> **Assignment 1**
Copy out the six caption lines from the records below exactly, leaving out the picture markers.

** Opening Document text block **

Random number generator, C++

Question

I know there is a bit of limitations for a random number generation in C++ (can be non-uniform). How can I generate a number from 1 to 14620?

Thank you.

Answer 1

If you've got a c++0x environment, a close derivative of the boost lib is now standard:

#include <random>
#include <iostream>

int main()
{
    std::uniform_int_distribution<> d(1, 14620);
    std::mt19937 gen;
    std::cout << d(gen) << '\n';
}

This will be fast, easy and high quality.

You didn't specify, but if you wanted floating point instead just sub in:

std::uniform_real_distribution<> d(1, 14620);

And if you needed a non-uniform distribution, you can build your own piece-wise constant or piece-wise linear distribution very easily.

Answer 2

A common approach is to use std::rand() with a modulo:

#include<cstdlib>
#include<ctime>

// ...
std::srand(std::time(0));  // needed once per program run
int r = std::rand() % 14620 + 1;

However, as @tenfour mentions in his answer, the modulo operator can disrupt the uniformity of values std::rand() returns. This is because the modulo translates the values it discards into valid values, and this translation might not be uniform. For instance, for n in [0, 10) the value n % 9 translates 9 to 0 , so you can get zero by either a true zero or a 9 translated to zero. The other values have each only one chance to yield.

** Closing Document text block **

> **Assignment 2**
Extend the forum thread on random numbers in C++ from its last sentence.

** Opening Material for this task block **

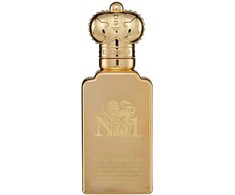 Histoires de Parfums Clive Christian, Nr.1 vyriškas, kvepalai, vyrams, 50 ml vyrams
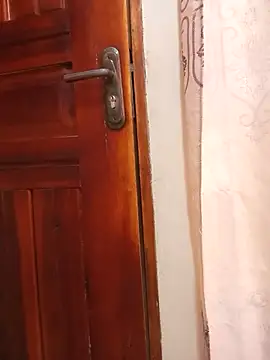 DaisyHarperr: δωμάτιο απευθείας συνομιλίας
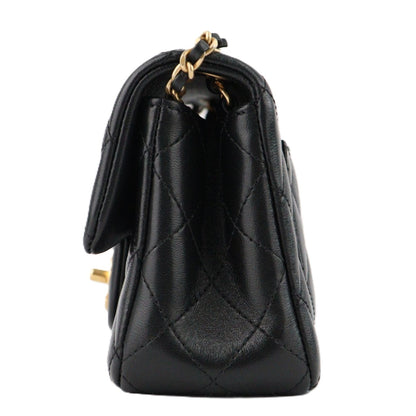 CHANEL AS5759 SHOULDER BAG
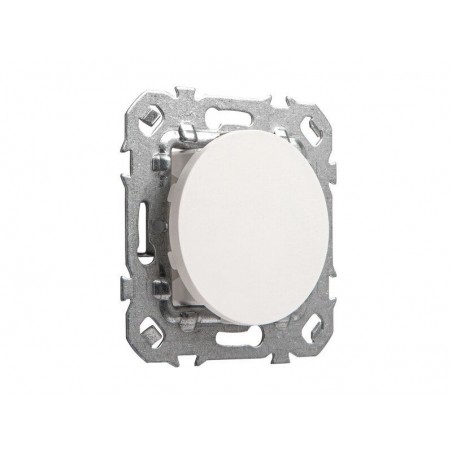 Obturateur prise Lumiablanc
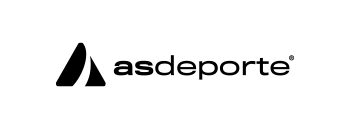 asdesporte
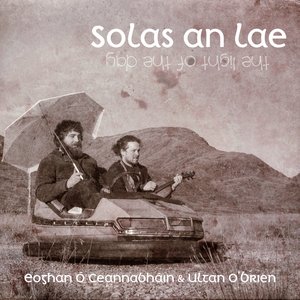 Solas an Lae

** Closing Material for this task block **

> **Task result 1**
 Histoires de Parfums Clive Christian, Nr.1 vyriškas, kvepalai, vyrams, 50 ml vyrams
 DaisyHarperr: δωμάτιο απευθείας συνομιλίας
 CHANEL AS5759 SHOULDER BAG
 Obturateur prise Lumiablanc
 asdesporte
 Solas an Lae

> **Task result 2**
An alternative approach is to translate the random number from std::rand() to a floating-point value in the range [0, 1) and then translate and shift the value to within the range you desire.

int r = static_cast<double>(std::rand()) / RAND_MAX * 14620) + 1;

Answer 3

srand() / rand() are the functions you need, as others have answered.

The problem with % is that the result is decidedly non-uniform. To illustrate, imagine that rand() returns a range of 0-3. Here are hypothetical results of calling it 4000 times:

0 - 1000 times
1 - 1000 times
2 - 1000 times
3 - 1000 times

Now if you do the same sampling for (rand() % 3) , you notice that the results would be like:

0 - 2000 times
1 - 1000 times
2 - 1000 times

Ouch! The more uniform solution is this:

int n = (int)(((((double)std::rand()) / RAND_MAX) * 14620) + 1);

Sorry for the sloppy code, but the idea is to scale it down properly to the range you want using floating point math, and convert to integer.

Answer 4

Use rand .

( rand() % 100 ) is in the range 0 to 99
( rand() % 100 + 1 ) is in the range 1 to 100
( rand() % 30 + 1985 ) is in the range 1985 to 2014

( rand() % 14620 + 1 ) is in the range 1 to 14620

EDIT:

As mentioned in the link, the randomizer should be seeded using srand before use. A common distinctive value to use is the result of a call to time .

Answer 5

As already said, you can use rand() . Eg

int n = rand() % 14620 + 1;

does the job, but it is non-uniform. That means some values (low values) will occur slightly more frequently. This is because rand() yields values in the range of 0 to RAND_MAX and RAND_MAX is generally not divisible by 14620. Eg if RAND_MAX == 15000 , then the number 1 would be twice as likely as the number 1000 because rand() == 0 and rand() == 14620 both yield n==1 but only rand()==999 makes n==1000 true.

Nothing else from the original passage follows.